§ **TO DO**
1. List the time periods that, according to the article on teen drug use, students were asked about when reporting whether they had tried various substances.
2. Answer these from the article on teen drug use:
(a) About how many students took part in the study?
(b) Who conducted the study, and on whose behalf?
(c) How did the share of high school seniors who said they had tried marijuana in the last year change?

American teens are smoking less pot

It looks as if more American teens are just saying no.

Fewer teens say they’re using drugs and alcohol, with drug use down across the board of various substances, an annual study conducted by the University of Michigan on behalf of the National Institute on Drug Abuse has found.

In the study, whose respondents anonymously replied via paper questionnaires during classroom hours, some 45,000 students nationwide were asked whether they had tried various substances in their lifetimes, in the last year, and in the last 30 days.

On all three questions, the number of eighth and 10th graders saying they had tried marijuana was down year over year.

Among high school seniors, the percentage saying they had tried marijuana in the last year rose slightly, from 34.9 percent to 35.6 percent. But the number of eighth graders saying they had used marijuana was the lowest it has been since 1993.

Source data
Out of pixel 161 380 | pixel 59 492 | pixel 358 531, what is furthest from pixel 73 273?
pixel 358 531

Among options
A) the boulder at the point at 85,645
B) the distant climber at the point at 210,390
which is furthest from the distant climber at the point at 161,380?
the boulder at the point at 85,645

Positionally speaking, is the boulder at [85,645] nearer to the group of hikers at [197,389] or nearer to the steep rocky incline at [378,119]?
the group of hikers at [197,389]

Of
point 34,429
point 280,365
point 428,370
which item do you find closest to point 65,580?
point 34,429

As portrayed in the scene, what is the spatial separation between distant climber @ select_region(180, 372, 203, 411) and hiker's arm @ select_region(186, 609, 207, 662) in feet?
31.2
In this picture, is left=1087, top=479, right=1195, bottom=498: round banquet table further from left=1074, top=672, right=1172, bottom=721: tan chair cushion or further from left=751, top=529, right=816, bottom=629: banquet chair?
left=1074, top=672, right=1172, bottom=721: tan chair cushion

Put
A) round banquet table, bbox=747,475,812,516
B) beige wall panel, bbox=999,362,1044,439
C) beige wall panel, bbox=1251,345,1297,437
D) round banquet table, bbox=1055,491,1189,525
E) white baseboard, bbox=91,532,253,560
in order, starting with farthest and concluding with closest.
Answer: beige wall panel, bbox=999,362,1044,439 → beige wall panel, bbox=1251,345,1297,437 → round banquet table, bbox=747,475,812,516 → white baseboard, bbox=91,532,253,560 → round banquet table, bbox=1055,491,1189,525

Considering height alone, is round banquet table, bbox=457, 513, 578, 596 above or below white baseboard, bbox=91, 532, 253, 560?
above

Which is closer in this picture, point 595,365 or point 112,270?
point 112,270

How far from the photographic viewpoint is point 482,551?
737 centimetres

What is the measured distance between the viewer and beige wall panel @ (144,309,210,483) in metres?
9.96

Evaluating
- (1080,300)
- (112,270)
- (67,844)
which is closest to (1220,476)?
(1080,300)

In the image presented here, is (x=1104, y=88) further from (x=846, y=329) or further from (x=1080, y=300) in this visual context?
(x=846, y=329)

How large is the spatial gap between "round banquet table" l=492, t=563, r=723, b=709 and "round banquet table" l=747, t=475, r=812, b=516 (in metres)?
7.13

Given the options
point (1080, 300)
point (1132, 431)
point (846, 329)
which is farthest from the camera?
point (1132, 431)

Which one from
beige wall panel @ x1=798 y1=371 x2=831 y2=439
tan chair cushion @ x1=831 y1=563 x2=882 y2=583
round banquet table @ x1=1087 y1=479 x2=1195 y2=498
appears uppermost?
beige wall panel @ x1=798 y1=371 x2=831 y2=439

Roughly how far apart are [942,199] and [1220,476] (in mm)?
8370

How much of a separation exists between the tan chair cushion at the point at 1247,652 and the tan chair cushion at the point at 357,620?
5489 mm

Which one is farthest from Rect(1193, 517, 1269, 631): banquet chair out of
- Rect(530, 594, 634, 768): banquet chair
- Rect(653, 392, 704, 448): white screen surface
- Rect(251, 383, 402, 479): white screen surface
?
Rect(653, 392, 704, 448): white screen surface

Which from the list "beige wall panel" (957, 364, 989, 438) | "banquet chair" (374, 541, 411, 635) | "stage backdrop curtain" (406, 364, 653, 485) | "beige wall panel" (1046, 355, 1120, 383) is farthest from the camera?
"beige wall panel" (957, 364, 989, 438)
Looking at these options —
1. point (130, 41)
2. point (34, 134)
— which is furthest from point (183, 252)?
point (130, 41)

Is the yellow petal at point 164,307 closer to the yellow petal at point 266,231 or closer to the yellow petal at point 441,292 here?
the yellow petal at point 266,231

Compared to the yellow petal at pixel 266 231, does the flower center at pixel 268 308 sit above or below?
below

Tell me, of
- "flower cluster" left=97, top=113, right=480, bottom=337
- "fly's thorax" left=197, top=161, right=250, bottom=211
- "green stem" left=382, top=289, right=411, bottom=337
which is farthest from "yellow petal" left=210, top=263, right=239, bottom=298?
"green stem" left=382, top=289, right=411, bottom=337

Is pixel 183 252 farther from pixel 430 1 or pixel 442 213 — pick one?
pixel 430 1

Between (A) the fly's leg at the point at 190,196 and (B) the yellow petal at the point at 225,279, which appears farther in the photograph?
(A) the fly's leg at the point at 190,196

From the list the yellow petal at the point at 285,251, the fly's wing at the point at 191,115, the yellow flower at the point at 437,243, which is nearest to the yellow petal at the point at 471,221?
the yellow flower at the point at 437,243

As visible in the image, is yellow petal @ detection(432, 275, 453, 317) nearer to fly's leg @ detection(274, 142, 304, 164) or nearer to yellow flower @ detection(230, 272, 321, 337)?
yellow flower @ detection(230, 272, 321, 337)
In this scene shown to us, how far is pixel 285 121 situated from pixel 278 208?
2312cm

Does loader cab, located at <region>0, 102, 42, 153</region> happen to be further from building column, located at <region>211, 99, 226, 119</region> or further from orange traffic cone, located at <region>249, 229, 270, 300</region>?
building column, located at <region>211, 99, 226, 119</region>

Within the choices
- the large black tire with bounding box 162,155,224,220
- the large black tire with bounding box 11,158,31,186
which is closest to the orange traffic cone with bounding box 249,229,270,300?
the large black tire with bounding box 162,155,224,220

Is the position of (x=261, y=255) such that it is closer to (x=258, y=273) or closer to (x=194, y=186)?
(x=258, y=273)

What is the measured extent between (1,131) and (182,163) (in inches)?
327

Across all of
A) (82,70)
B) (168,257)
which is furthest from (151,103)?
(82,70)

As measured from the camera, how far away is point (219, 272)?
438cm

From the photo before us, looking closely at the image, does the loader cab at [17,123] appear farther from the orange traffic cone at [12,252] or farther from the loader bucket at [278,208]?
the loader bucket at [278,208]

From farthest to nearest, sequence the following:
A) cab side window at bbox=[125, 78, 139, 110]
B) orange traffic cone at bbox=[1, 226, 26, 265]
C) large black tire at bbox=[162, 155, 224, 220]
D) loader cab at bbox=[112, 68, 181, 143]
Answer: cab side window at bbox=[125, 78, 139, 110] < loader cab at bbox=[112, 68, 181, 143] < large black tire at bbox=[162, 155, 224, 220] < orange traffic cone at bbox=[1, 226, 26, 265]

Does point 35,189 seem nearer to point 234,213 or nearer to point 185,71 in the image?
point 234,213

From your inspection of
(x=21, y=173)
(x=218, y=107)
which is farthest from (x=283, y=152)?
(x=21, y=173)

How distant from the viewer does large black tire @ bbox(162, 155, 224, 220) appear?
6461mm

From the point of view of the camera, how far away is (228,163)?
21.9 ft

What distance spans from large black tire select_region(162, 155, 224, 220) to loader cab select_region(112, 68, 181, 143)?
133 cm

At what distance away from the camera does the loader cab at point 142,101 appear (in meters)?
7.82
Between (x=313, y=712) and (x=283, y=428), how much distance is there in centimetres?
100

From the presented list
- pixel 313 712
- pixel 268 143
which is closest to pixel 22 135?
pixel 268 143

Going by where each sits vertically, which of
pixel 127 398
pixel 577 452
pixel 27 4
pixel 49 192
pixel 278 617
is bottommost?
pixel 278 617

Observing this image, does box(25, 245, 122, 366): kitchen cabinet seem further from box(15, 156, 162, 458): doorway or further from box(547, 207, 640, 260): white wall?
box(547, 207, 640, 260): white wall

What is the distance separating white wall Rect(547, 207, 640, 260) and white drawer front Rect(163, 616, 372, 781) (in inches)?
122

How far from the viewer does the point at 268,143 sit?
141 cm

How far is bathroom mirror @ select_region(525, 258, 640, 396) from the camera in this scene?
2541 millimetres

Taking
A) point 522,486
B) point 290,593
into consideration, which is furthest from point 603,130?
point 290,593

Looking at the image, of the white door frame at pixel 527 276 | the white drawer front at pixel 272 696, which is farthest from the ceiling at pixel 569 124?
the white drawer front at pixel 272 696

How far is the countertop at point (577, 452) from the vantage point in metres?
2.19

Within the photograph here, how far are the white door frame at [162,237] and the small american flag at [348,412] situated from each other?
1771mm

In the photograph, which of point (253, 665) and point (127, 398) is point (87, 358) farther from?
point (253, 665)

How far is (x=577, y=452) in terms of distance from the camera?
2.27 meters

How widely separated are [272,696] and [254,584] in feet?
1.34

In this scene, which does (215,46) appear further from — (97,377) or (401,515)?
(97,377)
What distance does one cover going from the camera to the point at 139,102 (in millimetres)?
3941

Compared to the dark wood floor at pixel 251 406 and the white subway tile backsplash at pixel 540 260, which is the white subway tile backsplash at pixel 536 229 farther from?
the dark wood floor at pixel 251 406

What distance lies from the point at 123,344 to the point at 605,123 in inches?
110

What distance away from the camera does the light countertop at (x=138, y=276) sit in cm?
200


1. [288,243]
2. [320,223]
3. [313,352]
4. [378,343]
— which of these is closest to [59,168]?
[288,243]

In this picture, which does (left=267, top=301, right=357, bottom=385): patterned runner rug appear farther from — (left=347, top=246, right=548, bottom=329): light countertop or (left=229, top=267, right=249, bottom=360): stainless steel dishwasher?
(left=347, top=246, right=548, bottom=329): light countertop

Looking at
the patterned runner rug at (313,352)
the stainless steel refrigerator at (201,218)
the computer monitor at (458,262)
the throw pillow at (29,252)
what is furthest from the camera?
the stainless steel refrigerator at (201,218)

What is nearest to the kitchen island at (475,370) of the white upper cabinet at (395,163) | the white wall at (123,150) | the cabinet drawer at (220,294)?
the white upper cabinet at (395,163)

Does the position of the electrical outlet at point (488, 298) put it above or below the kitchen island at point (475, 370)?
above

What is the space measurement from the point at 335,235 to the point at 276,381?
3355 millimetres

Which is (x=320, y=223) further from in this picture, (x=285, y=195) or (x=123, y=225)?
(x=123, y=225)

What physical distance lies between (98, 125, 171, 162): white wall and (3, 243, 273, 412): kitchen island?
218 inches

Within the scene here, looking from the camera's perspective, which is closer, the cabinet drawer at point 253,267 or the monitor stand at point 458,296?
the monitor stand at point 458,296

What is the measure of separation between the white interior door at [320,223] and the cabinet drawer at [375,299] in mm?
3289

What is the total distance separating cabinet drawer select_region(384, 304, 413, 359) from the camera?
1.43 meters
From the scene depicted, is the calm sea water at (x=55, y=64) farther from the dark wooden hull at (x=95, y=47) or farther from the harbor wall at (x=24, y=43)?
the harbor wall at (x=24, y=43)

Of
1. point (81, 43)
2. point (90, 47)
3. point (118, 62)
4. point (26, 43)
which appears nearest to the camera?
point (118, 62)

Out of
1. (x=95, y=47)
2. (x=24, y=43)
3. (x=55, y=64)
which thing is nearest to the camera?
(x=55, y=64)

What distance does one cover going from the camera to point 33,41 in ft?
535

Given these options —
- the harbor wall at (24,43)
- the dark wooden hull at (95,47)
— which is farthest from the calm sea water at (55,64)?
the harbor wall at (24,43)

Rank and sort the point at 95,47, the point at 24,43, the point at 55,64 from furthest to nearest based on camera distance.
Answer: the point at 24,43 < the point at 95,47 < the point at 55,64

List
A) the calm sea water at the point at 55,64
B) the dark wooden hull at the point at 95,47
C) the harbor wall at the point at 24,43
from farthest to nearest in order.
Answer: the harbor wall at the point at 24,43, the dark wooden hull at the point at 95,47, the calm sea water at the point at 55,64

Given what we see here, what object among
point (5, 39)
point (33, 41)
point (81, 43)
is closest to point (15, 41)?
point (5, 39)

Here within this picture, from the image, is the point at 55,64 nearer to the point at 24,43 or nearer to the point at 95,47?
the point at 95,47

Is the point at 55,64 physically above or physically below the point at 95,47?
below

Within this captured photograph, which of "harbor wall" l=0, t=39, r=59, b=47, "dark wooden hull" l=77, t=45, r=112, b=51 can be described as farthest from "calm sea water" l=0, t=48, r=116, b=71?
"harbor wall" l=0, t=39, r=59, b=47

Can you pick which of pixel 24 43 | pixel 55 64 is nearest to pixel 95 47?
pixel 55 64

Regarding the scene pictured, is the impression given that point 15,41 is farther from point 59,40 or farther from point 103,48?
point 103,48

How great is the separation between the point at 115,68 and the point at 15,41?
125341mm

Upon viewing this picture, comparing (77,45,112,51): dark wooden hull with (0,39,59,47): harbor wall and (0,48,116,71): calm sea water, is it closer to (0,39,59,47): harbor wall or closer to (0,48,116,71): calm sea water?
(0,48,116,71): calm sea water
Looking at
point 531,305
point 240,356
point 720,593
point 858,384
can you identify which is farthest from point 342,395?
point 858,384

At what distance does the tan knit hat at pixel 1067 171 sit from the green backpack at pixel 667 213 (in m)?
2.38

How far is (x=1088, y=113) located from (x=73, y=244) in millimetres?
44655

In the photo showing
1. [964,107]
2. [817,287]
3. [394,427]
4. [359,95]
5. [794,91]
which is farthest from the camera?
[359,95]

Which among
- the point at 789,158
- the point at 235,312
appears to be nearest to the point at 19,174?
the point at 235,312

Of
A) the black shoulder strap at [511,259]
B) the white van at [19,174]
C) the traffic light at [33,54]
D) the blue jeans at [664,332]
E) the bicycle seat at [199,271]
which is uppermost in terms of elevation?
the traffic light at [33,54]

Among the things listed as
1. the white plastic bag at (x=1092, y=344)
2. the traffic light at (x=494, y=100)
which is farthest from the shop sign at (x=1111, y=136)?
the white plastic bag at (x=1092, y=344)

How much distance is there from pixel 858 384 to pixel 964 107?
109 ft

§ **SOLUTIONS BY TASK**
1.
- In their lifetimes
- In the last year
- In the last 30 days

2.
(a) Some 45,000 students nationwide.
(b) The University of Michigan conducted it on behalf of the National Institute on Drug Abuse.
(c) It rose slightly, from 34.9 percent to 35.6 percent.